INSTRUCTION 1: According to the excerpt, on how many public datasets does the method improve the performance of state-of-the-art pose estimators?

EXCERPT:
··········

In this work, we present a surprisingly simple approach to drive the model. For each image, it composes a pair of easy-hard augmentations and uses the more accurate predictions on the easy image to teach the network to learn pose information of the hard one. The accuracy superiority of teaching signals allows the network to be “monotonically” improved which effectively avoids collapsing. We apply our method to the state-of-the-art pose estimators and it further improves their performance on three public datasets.

··········

EXTRACTED DATA:

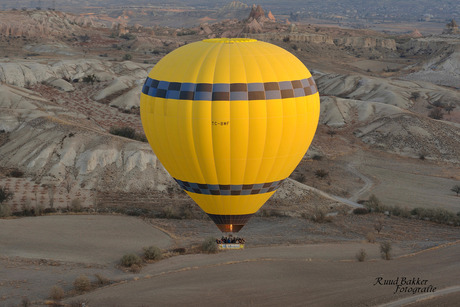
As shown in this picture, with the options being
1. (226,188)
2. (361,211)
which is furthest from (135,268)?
(361,211)

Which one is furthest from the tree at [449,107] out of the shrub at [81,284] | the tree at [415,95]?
the shrub at [81,284]

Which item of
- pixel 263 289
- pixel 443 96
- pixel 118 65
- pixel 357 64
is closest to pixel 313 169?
pixel 263 289

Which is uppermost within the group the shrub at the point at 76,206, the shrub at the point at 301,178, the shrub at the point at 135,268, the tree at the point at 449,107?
the tree at the point at 449,107

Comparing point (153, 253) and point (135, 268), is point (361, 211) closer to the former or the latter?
point (153, 253)

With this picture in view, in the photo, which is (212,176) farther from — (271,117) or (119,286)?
(119,286)

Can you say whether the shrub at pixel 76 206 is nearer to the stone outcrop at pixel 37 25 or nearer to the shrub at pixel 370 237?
the shrub at pixel 370 237

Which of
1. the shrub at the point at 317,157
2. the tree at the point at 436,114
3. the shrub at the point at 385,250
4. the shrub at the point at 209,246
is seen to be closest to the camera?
the shrub at the point at 385,250
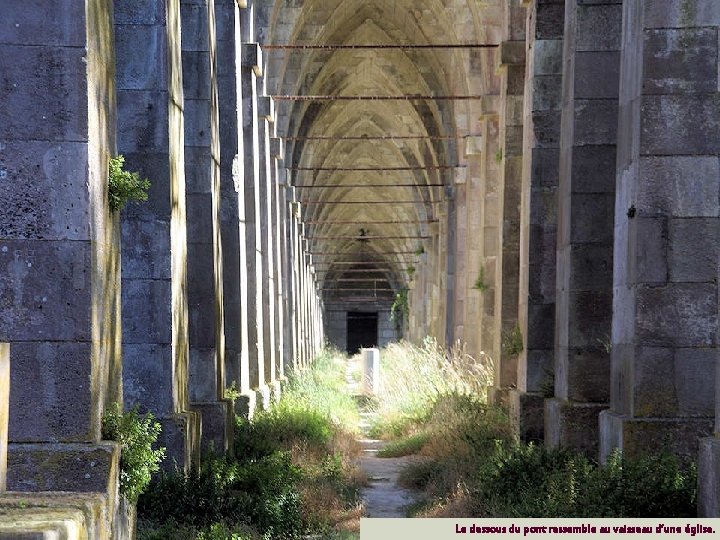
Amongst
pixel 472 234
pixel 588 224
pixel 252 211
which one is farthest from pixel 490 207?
pixel 588 224

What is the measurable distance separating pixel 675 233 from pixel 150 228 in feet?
13.5

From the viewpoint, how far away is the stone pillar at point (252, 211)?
61.7 ft

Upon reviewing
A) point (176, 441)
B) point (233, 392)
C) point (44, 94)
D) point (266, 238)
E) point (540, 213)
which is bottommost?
point (233, 392)

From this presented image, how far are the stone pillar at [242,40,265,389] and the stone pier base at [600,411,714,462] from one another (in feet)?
30.4

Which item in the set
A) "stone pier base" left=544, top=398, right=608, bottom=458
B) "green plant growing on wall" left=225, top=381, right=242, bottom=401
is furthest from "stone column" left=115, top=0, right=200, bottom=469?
"green plant growing on wall" left=225, top=381, right=242, bottom=401

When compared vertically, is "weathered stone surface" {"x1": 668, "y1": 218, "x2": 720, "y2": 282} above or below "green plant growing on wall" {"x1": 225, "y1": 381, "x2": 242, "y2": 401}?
above

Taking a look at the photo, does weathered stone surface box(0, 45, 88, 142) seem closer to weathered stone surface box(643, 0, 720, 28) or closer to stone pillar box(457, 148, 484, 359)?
weathered stone surface box(643, 0, 720, 28)

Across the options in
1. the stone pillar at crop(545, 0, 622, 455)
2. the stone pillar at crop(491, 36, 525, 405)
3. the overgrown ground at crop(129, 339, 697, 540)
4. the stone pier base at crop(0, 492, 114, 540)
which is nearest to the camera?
the stone pier base at crop(0, 492, 114, 540)

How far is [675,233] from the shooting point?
956cm

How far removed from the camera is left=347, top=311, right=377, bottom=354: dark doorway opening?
77.3 meters

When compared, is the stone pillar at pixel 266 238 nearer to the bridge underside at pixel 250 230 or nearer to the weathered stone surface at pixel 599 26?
the bridge underside at pixel 250 230

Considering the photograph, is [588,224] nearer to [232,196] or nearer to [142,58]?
[142,58]

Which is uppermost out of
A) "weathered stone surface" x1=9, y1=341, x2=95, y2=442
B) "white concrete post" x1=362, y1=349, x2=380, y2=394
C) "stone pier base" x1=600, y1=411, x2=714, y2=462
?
"weathered stone surface" x1=9, y1=341, x2=95, y2=442

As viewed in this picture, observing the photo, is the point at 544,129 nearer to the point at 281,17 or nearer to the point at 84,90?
the point at 84,90
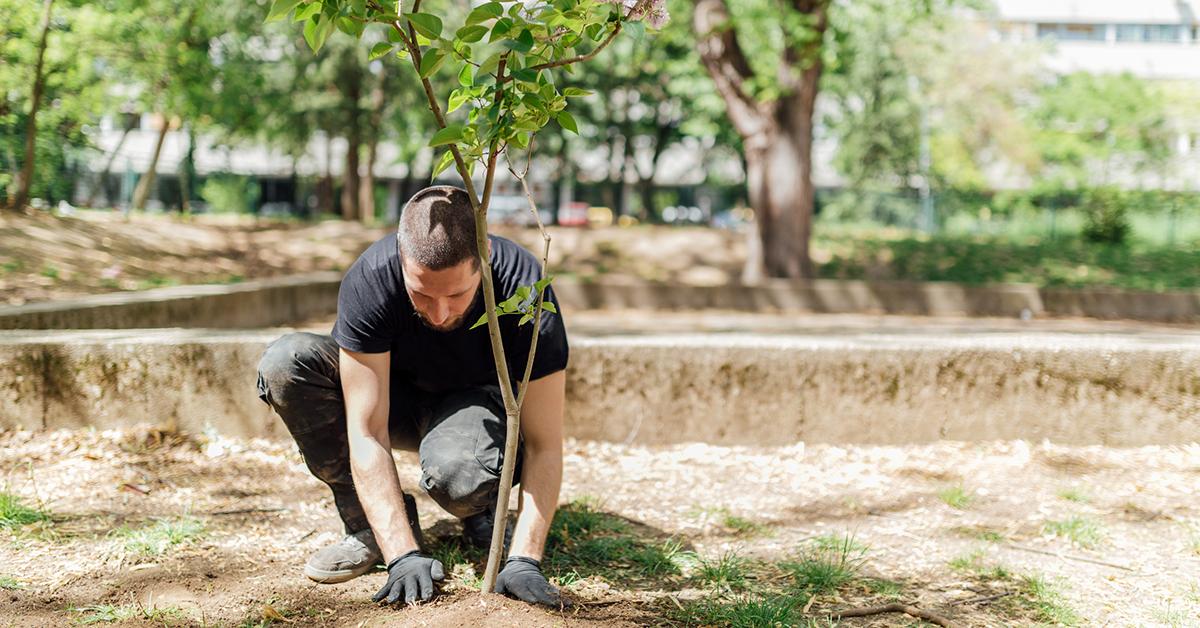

··········

INSTRUCTION 2: Reproduce the part of the listing that opens with the line containing "As viewed in" and runs through the end of the listing, including both ends. Leave the pictures out.

FINAL RESULT 1: Three.

FINAL RESULT 2:
As viewed in this picture, observing the photo, is the point at 544,129 nearer to the point at 281,17 or nearer to the point at 84,90?
the point at 84,90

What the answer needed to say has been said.